Eating disorders in adolescents

Recognize Eating disorders in adolescents

Our daughter is fixated on food: invaded in a tyrannical fashion by the conviction that her figure is too rounded, she considerably restricts her diet ... Meals are hell ...

Dialogue is impossible ... We no longer recognize our daughter, until 'so almost a model little girl ...

The classic scenario

"We said to each other with my husband:" It is no longer possible ... too much change for a few weeks without seeing any triggering cause ...

Everything was going well until then ... The weight for our daughter has become an obsession, an idea fixed causing massive food restriction (sometimes cleverly concealed) with sorting on the plate, interminable meal, flight to the toilet after the meal (does she secretly make herself vomit?), unstable mood, bursts of voice alternating with long moments silent withdrawal, tyrannical discussion completely inaccessible to our warnings, her social life is confined to the family, while she over-invests in school (on that side we even notice a perfectionism) ...

The height is that she cooks for everyone, prepares tasty meals that she doesn't touch,and we are not talking to you about the races which are a nightmare of indecision… and when we have the misfortune to point out to her her galloping weight loss, she aggressively sends us back that it's just the opposite and that she is definitely too fat… !

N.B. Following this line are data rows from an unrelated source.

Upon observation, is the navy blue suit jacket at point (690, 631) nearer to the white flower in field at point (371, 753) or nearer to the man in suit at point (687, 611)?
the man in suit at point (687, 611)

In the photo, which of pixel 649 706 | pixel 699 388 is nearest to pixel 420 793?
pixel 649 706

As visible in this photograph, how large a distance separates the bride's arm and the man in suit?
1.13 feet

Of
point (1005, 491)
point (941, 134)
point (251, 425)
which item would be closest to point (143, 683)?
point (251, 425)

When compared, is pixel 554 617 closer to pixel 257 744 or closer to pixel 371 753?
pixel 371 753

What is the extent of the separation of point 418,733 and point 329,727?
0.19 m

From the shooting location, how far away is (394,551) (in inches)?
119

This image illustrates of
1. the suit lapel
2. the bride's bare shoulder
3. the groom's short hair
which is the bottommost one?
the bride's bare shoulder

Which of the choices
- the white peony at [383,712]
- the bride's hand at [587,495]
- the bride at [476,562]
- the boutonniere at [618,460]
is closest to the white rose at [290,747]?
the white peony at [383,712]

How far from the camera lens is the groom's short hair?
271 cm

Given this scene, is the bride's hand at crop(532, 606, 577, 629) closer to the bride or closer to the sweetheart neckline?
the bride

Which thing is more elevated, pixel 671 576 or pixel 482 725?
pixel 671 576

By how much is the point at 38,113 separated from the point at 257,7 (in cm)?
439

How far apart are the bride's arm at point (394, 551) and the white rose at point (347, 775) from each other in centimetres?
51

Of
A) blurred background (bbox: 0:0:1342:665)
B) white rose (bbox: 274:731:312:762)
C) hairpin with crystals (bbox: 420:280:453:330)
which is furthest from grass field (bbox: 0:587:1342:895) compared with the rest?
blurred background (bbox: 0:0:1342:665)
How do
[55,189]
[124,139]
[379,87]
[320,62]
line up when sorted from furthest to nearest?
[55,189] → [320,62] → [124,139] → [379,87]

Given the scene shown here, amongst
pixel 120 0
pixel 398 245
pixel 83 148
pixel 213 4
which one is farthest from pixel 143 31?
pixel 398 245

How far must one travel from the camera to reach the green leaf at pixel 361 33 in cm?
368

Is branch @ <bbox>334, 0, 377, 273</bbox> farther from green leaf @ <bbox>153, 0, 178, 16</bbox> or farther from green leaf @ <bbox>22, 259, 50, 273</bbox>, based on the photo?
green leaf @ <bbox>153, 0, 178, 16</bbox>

We oscillate between feelings of helplessness and guilt (where have we failed?) And authoritarian forcing… ”

Eating Disorders (ED): what are we talking about?

Beyond a simple passing ( "I'm on a diet ..." but who can predict what will happen next?), Eating Disorders can constitute a solution to a deep discomfort, risking to settle permanently.

This fixation on weight masks the underlying psychological suffering. It is not a question of capricious behavior, but of behavior which is inexorably reinforced for lack of an adjusted response.

Several expressions are found among the ED:

  • The most classic, restrictive Mental Anorexia (AM) 

  • Bulimia, defined by a massive absorption of food in a limited time with loss of control and followed by inappropriate compensatory behaviors (vomiting, physical exertion, laxatives, etc.), the weight in the end not being affected.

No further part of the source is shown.